» Exercise directions:
Retype the full set of records. Keep every character identical.

» Extracted data:
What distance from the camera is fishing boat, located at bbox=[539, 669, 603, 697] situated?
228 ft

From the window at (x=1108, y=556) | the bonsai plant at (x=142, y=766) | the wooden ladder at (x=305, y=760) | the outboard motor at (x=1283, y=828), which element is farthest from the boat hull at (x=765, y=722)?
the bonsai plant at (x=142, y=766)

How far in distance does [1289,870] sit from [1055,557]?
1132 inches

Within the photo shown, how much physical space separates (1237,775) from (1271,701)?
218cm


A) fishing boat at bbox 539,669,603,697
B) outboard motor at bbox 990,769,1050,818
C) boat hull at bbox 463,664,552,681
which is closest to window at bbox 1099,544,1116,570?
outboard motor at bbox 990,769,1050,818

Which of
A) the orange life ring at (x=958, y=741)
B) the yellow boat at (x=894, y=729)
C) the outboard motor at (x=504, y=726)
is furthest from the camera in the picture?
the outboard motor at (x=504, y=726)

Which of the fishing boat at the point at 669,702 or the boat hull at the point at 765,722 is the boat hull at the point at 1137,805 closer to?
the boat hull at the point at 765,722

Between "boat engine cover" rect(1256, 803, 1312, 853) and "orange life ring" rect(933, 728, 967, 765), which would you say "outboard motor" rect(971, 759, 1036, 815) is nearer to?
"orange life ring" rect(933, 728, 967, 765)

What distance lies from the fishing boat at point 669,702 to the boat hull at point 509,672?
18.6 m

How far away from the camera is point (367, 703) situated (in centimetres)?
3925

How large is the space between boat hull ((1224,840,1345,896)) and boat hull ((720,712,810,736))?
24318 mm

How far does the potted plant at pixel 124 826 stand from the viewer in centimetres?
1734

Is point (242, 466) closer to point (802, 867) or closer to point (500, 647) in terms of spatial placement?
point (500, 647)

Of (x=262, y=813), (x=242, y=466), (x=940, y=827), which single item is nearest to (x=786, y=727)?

» Solution for this task:
What distance from the camera is fishing boat, located at bbox=[539, 669, 603, 697] situated?
228 ft

From the window at (x=1108, y=556) | the bonsai plant at (x=142, y=766) | the wooden ladder at (x=305, y=760) | the outboard motor at (x=1283, y=828), which element is farthest from the boat hull at (x=765, y=722)?
the bonsai plant at (x=142, y=766)

How far in distance does [1289,870] sit from [1055,557]?
1132 inches

Within the photo shown, how much physical space separates (1237,775) from (1271,701)?
218cm


A) fishing boat at bbox 539,669,603,697
B) outboard motor at bbox 990,769,1050,818
C) boat hull at bbox 463,664,552,681
which is closest to window at bbox 1099,544,1116,570?
outboard motor at bbox 990,769,1050,818

Which of
A) the orange life ring at (x=958, y=741)
B) the yellow boat at (x=894, y=729)
C) the outboard motor at (x=504, y=726)
is furthest from the camera in the picture?
the outboard motor at (x=504, y=726)

Which of the fishing boat at the point at 669,702 or the boat hull at the point at 765,722 is the boat hull at the point at 1137,805 closer to?
the boat hull at the point at 765,722

Between "boat engine cover" rect(1256, 803, 1312, 853) and "orange life ring" rect(933, 728, 967, 765), which would you say "outboard motor" rect(971, 759, 1036, 815) is nearer to?
"orange life ring" rect(933, 728, 967, 765)

What distance lies from the fishing boat at point 669,702 to the boat hull at point 509,672?
18.6 m

How far away from the camera is point (367, 703) situated (in centimetres)?
3925

How large is the space between boat hull ((1224,840,1345,896)) and boat hull ((720,712,810,736))?
24318 mm

How far does the potted plant at pixel 124 826 stand from the viewer in centimetres?
1734

Is point (242, 466) closer to point (802, 867) or closer to point (500, 647) in terms of spatial placement?
point (500, 647)

Of (x=262, y=813), (x=242, y=466), (x=940, y=827), which single item is nearest to (x=786, y=727)?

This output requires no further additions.